通夜が始まるまで時間があったし、出入りする人が多いため会場はまだ騒がしい。そして何より三人よりもっと騒がしい連中が会場の周りにいたのだ。
「こちらは御皆冴子さんの通夜会場です」「冴子さんとの関係は?」「冴子さんはどのような人だったのですか?」
「すごい数だね」
総司が会場を取り囲む、テレビ、新聞、ネット、ラジオ、あらゆるメディアの報道関係者の群れを見て言った。

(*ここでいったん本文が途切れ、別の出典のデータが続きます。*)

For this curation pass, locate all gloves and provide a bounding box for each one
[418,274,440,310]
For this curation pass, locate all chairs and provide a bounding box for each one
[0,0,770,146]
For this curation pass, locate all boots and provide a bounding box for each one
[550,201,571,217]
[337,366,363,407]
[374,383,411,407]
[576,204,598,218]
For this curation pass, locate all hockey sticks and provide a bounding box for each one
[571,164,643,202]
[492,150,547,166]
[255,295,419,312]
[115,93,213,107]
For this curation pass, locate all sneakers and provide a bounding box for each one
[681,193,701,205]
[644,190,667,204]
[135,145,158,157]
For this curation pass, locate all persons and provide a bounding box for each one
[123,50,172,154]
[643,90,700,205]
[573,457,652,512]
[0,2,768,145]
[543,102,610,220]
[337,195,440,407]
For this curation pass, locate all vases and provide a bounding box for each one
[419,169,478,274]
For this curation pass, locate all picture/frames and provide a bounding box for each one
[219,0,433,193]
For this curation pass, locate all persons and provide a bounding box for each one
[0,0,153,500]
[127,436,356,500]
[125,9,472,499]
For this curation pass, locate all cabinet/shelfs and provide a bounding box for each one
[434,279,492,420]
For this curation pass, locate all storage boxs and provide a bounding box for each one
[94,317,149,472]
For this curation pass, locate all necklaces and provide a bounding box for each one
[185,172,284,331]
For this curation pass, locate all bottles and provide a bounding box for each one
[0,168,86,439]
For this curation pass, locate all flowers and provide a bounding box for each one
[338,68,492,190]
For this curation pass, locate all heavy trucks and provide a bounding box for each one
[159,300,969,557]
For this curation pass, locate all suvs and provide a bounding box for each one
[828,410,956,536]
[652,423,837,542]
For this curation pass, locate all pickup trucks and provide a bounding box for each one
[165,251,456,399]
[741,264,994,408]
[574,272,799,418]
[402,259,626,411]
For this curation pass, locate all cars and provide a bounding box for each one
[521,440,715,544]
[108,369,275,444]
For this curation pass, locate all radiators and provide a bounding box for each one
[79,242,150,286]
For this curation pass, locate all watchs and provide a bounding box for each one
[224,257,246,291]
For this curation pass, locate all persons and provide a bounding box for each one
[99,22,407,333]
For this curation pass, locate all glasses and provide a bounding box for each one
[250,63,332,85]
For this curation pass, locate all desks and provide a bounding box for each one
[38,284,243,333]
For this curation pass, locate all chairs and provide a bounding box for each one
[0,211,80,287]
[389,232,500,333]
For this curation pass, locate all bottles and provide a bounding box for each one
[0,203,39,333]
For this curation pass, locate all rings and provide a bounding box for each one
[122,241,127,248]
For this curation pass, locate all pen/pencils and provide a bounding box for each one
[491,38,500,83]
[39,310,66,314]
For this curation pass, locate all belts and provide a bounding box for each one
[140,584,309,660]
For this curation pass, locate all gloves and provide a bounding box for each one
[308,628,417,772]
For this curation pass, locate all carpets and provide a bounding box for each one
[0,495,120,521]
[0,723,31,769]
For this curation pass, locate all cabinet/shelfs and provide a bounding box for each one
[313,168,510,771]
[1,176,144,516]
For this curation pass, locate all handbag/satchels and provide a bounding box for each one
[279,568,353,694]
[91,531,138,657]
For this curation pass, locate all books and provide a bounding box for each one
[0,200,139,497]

「まあね。日本中、朝から晩まで、この事件の話題ばっかり報道されているんだもの」
桃花が言った。
F県女子高生連続失踪殺人事件。
この事件は、いま、日本中の注目を集めている。
被害者は御皆冴子を加えて全部で五人。全員が失踪・行方不明になった後、惨殺体となって発見されている。冴子は五番目……つまり一連の事件で一番最新の犠牲者だ。
被害者が全員F県の高校一年生の女子生徒であること。被害者の遺体がいずれも著しく損壊している事、犯行がここ一カ月と短期間に集中していることから同一人物・同一グループによる犯行と考えられているが、現在、犯人に繋がる有力な手掛かり、目撃情報は無い。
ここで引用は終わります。